安倍晋三首相は7月25日から8月2日までの日程で中南米5ヵ国を訪問し、7月31日から8月2日にかけて最終訪問国であるブラジルを訪れた。これは、ブラジルへの日本の首相の訪問としては10年ぶりのことであり、両国の協力関係の一層の緊密化を目的としていた。安倍首相はスピーチの際、これからの日伯協力関係のキーワードとして、ポルトガル語で、「progredir」(発展する)、「liderar」(先導する)、「inspirar」(触発させる)の言葉を挙げた。
 ブラジルにとって、日本との協力関係の緊密化は不可欠とまでは言わないにしても非常に重要であることに間違いはない。日伯関係の歴史は長く、日本との関係はブラジルの農業・産業の発展に関し大きな刺激を与えた。
 ブラジルと日本の間の関係は1895年に日伯修好通商航海条約の締結から始まったが、実は、本当のスターティングポイントは、笠戸丸に乗った日本人たちが52日間かけてブラジルに到着し、正式な移民が開始した1908年といえる。初期の移民者は、当時ブラジルで使用されていた農業と漁業の技術を改良した。その改良の成功を一つの契機として移民者の数が増加し、1930年の時点で、ブラジルは既に、世界で一番多く日本からの移民者を受け入れた国であった。
 日本から新たに導入された技術の例としては、水耕栽培および農業上のプラスチックの使用がある。また、ブラジルにおいて未知だった果物や野菜を紹介し、ブラジルの風土に順応させるための品種改良が多く行われた。例として、カキ、ポンカン、イチゴやふじ (リンゴ)がある。それらの果物は、現在人々にとって一般的な食べ物としてブラジルに根付いている。また、ブラジルは現在、鶏肉の世界最大の輸出国であるが、日本からの鶏肉の飼育にかかわる指導を受けなければ、現在の程度に至らなかったとさえいえる。
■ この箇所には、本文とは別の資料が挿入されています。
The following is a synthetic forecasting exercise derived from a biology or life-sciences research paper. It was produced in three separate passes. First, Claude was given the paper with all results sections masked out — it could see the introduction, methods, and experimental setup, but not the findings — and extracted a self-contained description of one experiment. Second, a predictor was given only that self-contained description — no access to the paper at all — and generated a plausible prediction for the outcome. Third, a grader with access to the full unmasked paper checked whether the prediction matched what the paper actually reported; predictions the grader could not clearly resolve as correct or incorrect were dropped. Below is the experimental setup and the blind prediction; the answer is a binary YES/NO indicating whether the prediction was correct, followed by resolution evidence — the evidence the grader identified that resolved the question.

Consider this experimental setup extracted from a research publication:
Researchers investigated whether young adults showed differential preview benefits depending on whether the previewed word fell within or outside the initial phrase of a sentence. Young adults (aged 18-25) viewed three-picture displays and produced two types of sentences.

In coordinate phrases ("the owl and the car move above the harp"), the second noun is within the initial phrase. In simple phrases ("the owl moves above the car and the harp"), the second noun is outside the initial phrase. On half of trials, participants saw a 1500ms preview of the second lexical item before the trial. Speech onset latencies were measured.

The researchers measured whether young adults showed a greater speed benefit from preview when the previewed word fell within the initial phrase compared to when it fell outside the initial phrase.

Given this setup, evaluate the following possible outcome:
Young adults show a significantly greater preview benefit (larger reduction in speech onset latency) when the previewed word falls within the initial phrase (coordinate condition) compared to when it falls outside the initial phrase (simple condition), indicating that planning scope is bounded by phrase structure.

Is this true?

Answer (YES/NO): YES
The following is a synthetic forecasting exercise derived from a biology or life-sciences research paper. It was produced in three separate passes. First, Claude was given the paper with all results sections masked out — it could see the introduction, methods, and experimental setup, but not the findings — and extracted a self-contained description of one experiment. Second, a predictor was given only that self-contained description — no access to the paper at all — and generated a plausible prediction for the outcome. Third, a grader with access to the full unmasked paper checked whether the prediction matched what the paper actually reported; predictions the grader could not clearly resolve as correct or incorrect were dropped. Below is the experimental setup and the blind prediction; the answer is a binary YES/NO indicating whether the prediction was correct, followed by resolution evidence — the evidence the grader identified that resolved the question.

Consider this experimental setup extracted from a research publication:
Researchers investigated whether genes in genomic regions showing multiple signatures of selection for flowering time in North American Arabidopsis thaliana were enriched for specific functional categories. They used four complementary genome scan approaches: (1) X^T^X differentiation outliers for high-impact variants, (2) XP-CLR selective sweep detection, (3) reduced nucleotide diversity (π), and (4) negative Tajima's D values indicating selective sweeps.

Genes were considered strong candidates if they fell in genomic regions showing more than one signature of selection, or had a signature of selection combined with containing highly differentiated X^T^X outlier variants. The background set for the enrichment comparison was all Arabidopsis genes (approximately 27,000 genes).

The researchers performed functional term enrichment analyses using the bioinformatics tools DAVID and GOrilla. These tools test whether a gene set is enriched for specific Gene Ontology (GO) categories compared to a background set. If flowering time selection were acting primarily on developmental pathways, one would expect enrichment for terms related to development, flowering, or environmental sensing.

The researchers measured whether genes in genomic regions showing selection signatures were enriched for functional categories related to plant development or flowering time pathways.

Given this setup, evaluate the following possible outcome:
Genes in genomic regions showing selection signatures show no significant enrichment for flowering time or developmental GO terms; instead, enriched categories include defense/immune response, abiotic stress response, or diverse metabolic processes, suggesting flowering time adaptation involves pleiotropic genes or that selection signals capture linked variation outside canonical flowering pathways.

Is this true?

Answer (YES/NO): NO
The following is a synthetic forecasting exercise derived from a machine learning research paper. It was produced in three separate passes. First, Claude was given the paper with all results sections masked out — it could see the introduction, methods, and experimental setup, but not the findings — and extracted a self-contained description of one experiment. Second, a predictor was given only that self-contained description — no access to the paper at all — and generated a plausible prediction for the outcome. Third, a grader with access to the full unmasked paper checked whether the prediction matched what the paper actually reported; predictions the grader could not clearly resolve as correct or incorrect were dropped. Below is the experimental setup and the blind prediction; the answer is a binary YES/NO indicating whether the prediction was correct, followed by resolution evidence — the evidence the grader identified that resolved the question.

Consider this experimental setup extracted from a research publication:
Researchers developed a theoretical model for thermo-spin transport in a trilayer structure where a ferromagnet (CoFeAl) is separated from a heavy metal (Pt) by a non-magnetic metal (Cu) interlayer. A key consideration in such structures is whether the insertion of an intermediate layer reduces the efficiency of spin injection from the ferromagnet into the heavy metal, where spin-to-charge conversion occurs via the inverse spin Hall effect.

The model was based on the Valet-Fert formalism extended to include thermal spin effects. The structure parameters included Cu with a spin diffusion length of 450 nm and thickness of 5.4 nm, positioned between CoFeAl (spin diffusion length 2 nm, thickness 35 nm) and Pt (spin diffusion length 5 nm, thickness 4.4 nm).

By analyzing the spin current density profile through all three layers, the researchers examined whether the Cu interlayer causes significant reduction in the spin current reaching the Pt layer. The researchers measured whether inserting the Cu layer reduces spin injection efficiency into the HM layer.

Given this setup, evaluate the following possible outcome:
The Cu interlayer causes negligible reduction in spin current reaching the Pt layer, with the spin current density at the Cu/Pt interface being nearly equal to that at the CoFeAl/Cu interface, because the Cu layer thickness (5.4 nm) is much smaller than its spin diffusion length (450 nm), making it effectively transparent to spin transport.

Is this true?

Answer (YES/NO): YES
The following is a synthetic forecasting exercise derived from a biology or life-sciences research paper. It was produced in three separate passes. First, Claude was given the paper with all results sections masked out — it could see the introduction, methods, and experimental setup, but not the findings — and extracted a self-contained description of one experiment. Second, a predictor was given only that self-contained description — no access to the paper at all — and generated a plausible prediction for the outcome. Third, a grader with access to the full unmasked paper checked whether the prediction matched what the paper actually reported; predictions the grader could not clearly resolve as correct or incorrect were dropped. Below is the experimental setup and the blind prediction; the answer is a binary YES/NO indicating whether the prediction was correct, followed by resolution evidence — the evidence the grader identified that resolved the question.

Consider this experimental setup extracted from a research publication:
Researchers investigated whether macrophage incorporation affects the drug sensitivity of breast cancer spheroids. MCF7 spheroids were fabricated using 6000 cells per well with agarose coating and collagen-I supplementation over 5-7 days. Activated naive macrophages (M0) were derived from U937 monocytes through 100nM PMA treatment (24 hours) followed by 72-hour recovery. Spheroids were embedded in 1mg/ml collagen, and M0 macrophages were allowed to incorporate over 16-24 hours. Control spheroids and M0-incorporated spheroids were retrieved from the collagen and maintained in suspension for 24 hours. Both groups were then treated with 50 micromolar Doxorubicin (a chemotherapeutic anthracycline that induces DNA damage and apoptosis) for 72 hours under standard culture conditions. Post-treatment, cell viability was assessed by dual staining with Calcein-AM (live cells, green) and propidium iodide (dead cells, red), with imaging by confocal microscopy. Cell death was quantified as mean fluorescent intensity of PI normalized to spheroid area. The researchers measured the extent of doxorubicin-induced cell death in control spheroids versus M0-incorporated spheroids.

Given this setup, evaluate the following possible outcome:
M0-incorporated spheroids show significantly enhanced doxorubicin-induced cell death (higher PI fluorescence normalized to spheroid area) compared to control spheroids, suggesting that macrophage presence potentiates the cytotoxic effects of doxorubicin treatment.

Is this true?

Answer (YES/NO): NO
 その他の顕著な例はジュート(黄麻)の育成と使用である。1930年に日本の政治家であった上塚司氏(熊本県出身の衆議院議員で当選7回、南伯開拓の先駆者上塚周平氏の甥)は国士舘高等拓殖学校校長となり、アマゾンでジュートを持続的に育成することに力を入れた。当時も、アマゾンの低湿地帯の作物には、ジュートが適しているということは理解されていたが、最初に導入された品種では失敗続きだった。そのような中、国士舘高等拓殖学校の関係者であった小山良太さんは、アマゾンで初めてジュート栽培に成功したのである。ジュートは特に、当時のコーヒー農業に使用するコーヒー袋として必要な素材であったため、国内でジュートが収穫できることは極めて有益なことであった。また、日系移民発祥の地である、アマゾンのトメアス市では、ブラジルにおいて初めて、胡椒の生産が導入された。1933年に生産が始まったが、その後ますます拡大し、現在ブラジルは世界第3位の胡椒の輸出国である。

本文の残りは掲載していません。